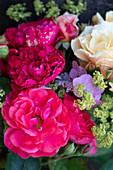 Strauß aus Rosenblüten, Frauenmantel und Hortensie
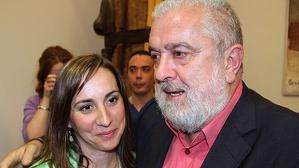 César Arrizabalaga amb la seva succesora al càrrec, Maria Elena Pérez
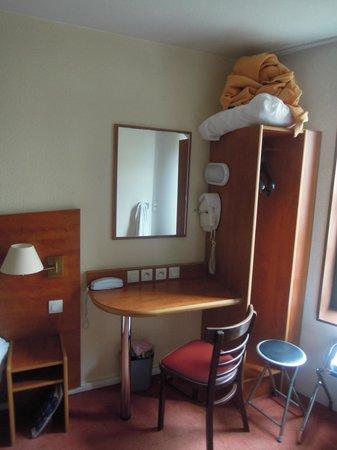 Hotel Rouen Saint Sever: stanza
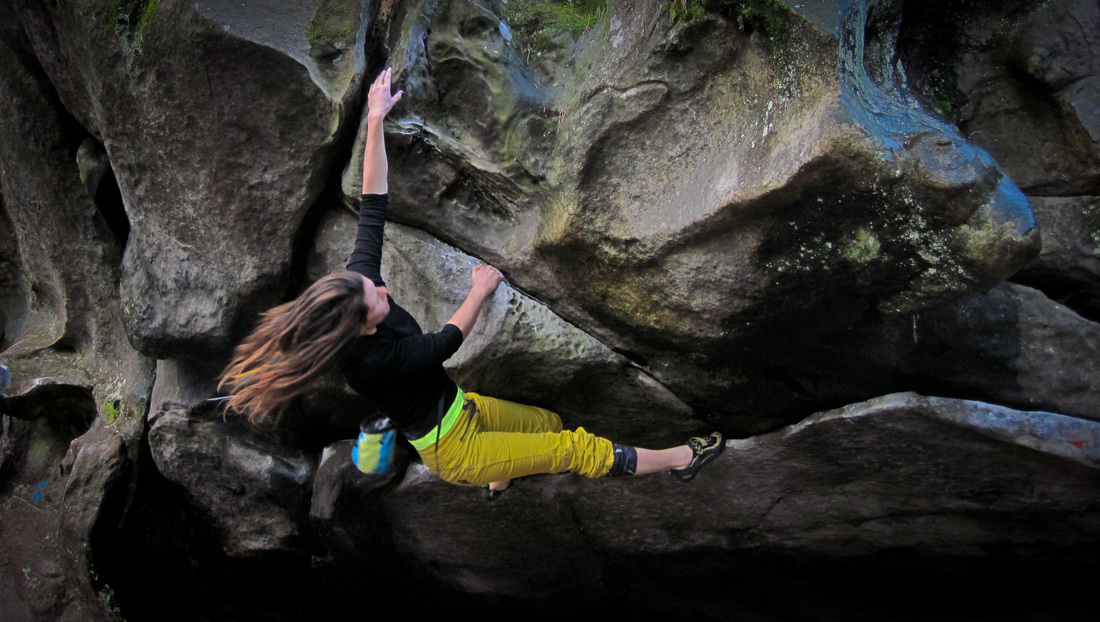 Amber bouldering at Franchard Raymond, Fontainebleau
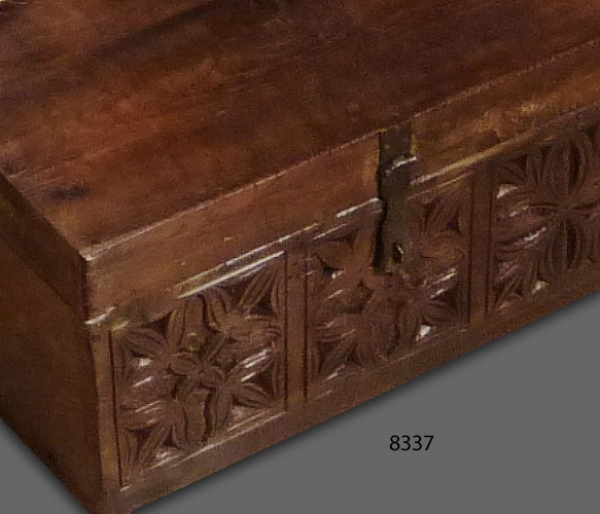 Carved Box 8337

INSTRUCTIONS TO FOLLOW:
Only the lines from the one containing "Hotel Rouen Saint Sever: stanza" through the final line of the listing should be reproduced, exactly and with no pictures.

RESPONSE:
 Hotel Rouen Saint Sever: stanza
 Amber bouldering at Franchard Raymond, Fontainebleau
 Carved Box 8337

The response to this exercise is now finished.